§ **WHAT THIS TASK INVOLVES**
Copy the entries exactly, through the "United States, site archbold_FL-07." line.

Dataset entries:
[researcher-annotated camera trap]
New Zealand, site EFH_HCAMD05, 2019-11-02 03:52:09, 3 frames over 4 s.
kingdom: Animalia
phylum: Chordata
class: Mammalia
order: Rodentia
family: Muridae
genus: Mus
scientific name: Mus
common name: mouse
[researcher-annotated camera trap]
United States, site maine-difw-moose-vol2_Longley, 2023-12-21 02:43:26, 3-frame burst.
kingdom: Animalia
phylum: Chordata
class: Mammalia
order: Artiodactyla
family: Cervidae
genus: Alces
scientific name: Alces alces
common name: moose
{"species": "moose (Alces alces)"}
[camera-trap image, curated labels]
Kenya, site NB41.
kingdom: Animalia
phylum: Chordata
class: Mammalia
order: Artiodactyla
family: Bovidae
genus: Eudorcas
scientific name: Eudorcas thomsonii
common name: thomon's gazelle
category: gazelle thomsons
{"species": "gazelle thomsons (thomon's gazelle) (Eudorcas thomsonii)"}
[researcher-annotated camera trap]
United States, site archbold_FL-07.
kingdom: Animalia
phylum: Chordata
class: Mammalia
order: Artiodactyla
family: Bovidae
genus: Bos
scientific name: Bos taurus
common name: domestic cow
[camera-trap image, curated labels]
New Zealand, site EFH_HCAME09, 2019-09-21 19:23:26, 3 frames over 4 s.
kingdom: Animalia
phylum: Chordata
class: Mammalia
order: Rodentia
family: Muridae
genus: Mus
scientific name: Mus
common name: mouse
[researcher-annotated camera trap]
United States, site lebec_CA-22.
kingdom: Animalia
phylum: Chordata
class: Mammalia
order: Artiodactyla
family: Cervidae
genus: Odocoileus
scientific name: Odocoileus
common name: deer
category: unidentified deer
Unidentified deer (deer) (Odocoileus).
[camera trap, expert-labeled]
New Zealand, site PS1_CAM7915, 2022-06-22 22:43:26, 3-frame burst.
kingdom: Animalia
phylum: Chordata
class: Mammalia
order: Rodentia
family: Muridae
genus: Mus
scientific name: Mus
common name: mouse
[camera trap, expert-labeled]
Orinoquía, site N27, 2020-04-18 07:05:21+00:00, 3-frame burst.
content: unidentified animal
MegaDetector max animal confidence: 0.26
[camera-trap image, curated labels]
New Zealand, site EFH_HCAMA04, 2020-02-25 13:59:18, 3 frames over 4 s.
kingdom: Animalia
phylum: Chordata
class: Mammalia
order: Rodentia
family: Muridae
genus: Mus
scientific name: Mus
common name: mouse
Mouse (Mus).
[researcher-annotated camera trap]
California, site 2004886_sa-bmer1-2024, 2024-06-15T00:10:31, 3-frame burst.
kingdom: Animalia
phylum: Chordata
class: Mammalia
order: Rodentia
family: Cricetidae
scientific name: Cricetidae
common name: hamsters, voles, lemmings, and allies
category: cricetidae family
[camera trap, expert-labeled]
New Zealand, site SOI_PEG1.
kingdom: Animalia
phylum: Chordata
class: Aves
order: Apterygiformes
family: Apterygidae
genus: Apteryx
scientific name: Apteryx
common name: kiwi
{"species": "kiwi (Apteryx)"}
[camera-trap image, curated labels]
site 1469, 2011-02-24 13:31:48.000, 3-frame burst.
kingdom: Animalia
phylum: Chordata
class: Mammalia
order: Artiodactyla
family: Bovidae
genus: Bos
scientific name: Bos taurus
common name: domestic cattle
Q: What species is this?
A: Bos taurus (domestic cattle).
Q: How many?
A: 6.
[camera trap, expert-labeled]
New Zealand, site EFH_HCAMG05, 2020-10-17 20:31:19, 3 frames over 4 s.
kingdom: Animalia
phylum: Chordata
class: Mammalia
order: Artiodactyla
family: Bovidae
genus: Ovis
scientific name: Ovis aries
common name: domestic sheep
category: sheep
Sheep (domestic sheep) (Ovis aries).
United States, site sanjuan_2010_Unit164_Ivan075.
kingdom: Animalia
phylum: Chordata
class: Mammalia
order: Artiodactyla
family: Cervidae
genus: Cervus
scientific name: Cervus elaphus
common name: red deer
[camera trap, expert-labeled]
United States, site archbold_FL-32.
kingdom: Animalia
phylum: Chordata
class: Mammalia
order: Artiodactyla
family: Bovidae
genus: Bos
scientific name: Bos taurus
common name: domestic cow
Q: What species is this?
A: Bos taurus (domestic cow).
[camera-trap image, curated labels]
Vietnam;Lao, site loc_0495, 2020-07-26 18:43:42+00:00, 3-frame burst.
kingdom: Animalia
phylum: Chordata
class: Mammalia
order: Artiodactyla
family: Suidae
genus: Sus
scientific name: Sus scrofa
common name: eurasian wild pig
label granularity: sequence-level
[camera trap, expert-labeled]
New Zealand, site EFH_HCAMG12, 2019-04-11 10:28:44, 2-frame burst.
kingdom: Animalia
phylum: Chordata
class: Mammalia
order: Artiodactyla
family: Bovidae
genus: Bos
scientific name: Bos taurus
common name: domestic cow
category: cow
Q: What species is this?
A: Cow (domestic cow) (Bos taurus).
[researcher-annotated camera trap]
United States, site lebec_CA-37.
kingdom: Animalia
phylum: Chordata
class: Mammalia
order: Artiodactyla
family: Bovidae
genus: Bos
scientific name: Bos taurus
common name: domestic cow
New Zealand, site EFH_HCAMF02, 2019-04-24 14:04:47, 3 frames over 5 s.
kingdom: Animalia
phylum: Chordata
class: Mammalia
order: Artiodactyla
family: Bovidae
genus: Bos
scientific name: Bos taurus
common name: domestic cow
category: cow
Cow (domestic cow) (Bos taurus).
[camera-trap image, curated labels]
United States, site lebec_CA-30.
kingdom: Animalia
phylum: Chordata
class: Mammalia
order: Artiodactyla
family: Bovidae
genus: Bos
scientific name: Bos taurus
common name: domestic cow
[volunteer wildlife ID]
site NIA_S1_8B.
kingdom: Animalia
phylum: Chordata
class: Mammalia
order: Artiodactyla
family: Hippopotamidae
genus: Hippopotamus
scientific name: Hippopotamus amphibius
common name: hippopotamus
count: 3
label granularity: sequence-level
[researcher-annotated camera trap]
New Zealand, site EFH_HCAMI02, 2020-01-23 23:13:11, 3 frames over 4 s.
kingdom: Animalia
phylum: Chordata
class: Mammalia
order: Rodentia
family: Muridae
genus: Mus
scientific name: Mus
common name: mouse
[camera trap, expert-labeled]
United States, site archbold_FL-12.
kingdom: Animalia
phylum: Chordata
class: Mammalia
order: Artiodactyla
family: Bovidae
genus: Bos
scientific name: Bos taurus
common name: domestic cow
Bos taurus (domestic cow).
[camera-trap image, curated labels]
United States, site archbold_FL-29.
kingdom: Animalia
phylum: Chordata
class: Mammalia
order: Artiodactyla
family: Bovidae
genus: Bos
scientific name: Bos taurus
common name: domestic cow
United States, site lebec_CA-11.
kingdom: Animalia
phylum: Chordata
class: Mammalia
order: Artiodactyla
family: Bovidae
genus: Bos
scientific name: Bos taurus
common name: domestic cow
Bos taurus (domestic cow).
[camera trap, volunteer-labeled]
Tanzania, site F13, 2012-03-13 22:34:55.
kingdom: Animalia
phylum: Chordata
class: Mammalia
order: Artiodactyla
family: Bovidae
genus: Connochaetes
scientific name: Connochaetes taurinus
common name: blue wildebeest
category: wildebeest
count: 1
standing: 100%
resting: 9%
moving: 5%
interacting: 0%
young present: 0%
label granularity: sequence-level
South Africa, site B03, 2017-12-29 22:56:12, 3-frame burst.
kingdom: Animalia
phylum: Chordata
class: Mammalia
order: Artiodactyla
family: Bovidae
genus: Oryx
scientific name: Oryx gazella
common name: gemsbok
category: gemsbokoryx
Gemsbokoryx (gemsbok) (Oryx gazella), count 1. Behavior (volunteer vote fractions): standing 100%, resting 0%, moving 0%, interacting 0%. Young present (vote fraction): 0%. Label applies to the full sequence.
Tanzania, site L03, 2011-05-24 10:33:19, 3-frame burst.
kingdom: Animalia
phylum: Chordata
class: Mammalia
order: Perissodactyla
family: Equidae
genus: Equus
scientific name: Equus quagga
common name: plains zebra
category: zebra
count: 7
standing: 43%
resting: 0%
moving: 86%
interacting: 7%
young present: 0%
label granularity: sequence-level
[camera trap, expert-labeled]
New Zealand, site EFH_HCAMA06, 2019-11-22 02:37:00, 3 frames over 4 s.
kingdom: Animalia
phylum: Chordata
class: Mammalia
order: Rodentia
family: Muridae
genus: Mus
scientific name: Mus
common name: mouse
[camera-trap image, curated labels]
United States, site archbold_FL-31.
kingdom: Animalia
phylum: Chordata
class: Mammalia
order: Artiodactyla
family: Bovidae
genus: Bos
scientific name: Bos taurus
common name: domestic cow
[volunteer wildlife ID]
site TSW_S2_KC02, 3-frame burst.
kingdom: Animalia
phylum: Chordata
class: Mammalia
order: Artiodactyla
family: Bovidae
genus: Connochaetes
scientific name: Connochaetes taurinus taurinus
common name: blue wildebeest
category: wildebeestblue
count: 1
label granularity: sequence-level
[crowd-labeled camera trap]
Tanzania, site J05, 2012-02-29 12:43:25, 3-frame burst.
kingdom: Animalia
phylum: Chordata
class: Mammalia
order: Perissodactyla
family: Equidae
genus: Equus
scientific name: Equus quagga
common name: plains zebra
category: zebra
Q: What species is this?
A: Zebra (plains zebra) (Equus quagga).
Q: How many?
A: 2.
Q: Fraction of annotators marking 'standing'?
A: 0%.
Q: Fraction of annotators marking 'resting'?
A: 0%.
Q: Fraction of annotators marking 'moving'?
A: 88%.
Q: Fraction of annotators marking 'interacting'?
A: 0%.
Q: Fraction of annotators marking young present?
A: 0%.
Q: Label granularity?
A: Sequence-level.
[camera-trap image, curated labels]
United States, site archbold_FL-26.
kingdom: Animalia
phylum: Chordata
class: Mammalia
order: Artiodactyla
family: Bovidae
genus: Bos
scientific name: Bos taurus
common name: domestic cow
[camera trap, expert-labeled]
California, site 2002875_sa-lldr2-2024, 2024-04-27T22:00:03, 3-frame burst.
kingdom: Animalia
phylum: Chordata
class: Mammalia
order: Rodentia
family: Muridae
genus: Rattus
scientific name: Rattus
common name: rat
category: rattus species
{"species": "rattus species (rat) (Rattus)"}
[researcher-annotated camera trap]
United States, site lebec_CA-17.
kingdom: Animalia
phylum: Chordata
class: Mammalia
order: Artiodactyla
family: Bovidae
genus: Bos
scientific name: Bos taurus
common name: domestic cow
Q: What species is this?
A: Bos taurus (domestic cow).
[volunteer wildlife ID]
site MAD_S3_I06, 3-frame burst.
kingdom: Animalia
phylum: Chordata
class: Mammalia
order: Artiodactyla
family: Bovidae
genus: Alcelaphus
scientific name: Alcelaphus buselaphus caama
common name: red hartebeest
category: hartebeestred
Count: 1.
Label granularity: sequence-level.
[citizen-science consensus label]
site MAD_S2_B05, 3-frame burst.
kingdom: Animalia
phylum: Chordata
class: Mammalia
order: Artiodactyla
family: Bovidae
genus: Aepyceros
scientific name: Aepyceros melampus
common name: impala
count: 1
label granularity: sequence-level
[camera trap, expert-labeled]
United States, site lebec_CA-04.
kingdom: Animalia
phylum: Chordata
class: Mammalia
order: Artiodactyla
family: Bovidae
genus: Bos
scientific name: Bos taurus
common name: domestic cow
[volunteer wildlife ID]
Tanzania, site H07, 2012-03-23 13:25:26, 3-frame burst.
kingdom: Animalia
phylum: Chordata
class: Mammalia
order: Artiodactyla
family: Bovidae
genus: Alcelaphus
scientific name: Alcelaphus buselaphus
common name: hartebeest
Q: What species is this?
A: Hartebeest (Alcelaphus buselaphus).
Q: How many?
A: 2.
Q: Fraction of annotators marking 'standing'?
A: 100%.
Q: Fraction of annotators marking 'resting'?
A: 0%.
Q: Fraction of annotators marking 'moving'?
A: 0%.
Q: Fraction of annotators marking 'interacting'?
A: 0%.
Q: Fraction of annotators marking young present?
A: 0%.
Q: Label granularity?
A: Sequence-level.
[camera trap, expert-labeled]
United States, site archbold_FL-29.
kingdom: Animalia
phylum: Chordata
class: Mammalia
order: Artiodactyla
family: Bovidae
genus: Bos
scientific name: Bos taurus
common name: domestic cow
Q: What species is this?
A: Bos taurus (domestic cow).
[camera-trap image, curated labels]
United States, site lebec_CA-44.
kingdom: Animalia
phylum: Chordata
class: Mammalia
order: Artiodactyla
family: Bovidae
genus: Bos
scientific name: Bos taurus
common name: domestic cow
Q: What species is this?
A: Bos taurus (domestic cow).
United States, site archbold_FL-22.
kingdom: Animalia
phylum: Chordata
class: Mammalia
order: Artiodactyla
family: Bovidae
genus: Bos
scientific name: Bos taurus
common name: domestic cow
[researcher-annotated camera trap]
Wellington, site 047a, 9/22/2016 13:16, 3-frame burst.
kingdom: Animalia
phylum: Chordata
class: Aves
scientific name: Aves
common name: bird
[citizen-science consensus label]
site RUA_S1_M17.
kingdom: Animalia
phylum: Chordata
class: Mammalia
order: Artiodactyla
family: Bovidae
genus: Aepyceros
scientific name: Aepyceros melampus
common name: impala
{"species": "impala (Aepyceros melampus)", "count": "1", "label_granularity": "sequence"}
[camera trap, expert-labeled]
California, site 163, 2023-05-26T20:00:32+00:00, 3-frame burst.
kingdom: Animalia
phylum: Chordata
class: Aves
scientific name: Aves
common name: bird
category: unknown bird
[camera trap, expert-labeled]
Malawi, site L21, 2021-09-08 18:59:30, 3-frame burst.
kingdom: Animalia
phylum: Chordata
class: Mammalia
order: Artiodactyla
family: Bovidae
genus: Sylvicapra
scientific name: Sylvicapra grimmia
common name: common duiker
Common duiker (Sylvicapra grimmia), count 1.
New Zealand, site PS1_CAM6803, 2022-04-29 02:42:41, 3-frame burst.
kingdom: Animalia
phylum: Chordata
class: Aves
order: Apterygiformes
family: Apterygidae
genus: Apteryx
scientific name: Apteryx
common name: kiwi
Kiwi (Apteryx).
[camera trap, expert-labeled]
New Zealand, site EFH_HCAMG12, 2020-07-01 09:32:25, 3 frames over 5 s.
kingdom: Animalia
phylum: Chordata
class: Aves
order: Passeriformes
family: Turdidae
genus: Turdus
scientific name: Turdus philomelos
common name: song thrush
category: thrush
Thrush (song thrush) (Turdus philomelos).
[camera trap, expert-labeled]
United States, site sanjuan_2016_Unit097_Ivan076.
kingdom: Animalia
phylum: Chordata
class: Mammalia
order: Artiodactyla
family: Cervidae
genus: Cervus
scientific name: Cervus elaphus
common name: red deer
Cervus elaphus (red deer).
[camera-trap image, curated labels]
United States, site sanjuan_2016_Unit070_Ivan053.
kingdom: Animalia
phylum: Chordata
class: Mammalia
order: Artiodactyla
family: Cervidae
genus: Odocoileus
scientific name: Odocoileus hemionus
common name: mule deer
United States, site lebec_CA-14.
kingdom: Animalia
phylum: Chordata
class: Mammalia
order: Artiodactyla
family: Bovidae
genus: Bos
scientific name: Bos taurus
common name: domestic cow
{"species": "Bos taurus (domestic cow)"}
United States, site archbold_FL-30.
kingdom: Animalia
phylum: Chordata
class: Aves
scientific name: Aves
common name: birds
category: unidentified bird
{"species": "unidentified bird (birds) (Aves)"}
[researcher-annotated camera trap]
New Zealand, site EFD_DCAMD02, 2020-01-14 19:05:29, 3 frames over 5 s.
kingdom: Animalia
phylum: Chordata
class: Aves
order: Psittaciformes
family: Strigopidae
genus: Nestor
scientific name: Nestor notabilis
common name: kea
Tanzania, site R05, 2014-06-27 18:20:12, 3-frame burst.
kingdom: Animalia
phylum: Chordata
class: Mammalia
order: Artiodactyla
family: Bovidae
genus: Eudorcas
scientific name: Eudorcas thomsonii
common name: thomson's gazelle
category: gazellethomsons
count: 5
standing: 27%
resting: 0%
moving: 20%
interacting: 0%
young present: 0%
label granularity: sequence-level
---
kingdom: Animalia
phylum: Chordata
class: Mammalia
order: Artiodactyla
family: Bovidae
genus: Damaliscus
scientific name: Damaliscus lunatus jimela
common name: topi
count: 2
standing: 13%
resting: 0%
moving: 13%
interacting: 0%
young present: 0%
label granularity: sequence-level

§ **RESPONSE TO THIS TASK**
[researcher-annotated camera trap]
New Zealand, site EFH_HCAMD05, 2019-11-02 03:52:09, 3 frames over 4 s.
kingdom: Animalia
phylum: Chordata
class: Mammalia
order: Rodentia
family: Muridae
genus: Mus
scientific name: Mus
common name: mouse
[researcher-annotated camera trap]
United States, site maine-difw-moose-vol2_Longley, 2023-12-21 02:43:26, 3-frame burst.
kingdom: Animalia
phylum: Chordata
class: Mammalia
order: Artiodactyla
family: Cervidae
genus: Alces
scientific name: Alces alces
common name: moose
{"species": "moose (Alces alces)"}
[camera-trap image, curated labels]
Kenya, site NB41.
kingdom: Animalia
phylum: Chordata
class: Mammalia
order: Artiodactyla
family: Bovidae
genus: Eudorcas
scientific name: Eudorcas thomsonii
common name: thomon's gazelle
category: gazelle thomsons
{"species": "gazelle thomsons (thomon's gazelle) (Eudorcas thomsonii)"}
[researcher-annotated camera trap]
United States, site archbold_FL-07.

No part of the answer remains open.